Heading back on the Trans Siberian highway, we will drive east circumnavigating China. This is the wildest part of the Trans Siberian highway. We will visit Mogacha on the way. From 1947 until 1953, Mogocha was where the Klyuchevlag prison labor camp of the gulag system was maintained. The camp held up to 3,000 prisoners at any one time, mainly used as forced labor for molybdenum and gold mining in the villages to the southwest of the town. The remoteness of Mogocha, combined with the harsh climatic conditions, gave rise to the Soviet military slang expression, “God created Sochi, and Satan Mogocha”.
After many more km(s) of forest, we will arrive in Birobidzhan is, a town and the administrative center of the Jewish Autonomous Oblast. The JAO is Russia’s only autonomous oblast and, aside from Israel, the world’s only Jewish territory with an official status. After departing Birobidzhan is, we will arrive in Khabarovsk. This is our last day off before arriving at our final destination. Khabarovsk is the administrative center of the Far Eastern Federal District and is just 20 km away from the Chinese border. A good rest , a stroll in city center and a visit to Muravyov Amursky Park is the perfect way to spend our day in the city.

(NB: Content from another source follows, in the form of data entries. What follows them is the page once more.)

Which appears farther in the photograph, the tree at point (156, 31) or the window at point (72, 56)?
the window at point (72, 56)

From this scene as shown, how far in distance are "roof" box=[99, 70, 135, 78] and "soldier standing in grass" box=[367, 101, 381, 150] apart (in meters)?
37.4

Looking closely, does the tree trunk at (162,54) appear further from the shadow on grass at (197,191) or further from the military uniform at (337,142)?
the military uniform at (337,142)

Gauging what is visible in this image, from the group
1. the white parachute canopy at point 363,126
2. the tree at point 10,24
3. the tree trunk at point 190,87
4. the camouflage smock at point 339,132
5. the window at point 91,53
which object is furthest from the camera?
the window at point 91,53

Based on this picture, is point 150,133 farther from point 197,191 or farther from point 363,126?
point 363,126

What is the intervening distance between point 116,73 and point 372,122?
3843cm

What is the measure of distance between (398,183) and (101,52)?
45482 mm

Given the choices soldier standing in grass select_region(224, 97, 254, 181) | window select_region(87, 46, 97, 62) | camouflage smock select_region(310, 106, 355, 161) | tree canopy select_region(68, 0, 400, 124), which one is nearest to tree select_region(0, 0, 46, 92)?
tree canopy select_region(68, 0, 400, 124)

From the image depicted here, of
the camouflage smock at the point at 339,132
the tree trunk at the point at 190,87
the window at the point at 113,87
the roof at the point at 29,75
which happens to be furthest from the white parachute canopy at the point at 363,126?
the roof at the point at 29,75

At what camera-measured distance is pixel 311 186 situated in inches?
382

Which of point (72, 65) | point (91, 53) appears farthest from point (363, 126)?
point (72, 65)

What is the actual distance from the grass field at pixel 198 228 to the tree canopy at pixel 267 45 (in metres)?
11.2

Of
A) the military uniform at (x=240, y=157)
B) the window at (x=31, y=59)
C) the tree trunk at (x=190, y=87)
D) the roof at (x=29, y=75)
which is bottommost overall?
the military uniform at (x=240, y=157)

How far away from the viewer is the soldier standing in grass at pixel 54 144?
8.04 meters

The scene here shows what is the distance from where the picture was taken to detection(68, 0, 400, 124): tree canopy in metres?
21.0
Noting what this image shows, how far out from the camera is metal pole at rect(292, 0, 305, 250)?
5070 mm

We’ll wave goodbye to Khabarovsk and we continue South instead of East. When finally we will meet the first city sign, we will stop and a take photo of the group. You will feel the glory of victory after completing this journey
17 time zones and 35000 km from Los Angeles, and 9 time zones and over 28000 km from Lisbon and over 2000 km and 7 times zones from Riga we will reach Vladivostok which translates in Russian to “King of East”. We have just completed a motorcyclist’s dream, the hard part of a Motorcycle World Tour. We have just accomplished what for many, will be just a dream. We will treat you to a delicious Celebratory dinner! You’ll see, dreams come true, we have made it happen.
Roads are generally good. We will encounter some road work with detours. Drivers commonly speed; in this part of Russia, distances are huge and road police presence is sporadic. There are quite a few Japanese used cars that will transit in opposite direction in small groups. We will need to be careful ass they tend to drive quite fast. We’ll find gas stations approximately every 300 km and you can use your credit cards almost anywhere.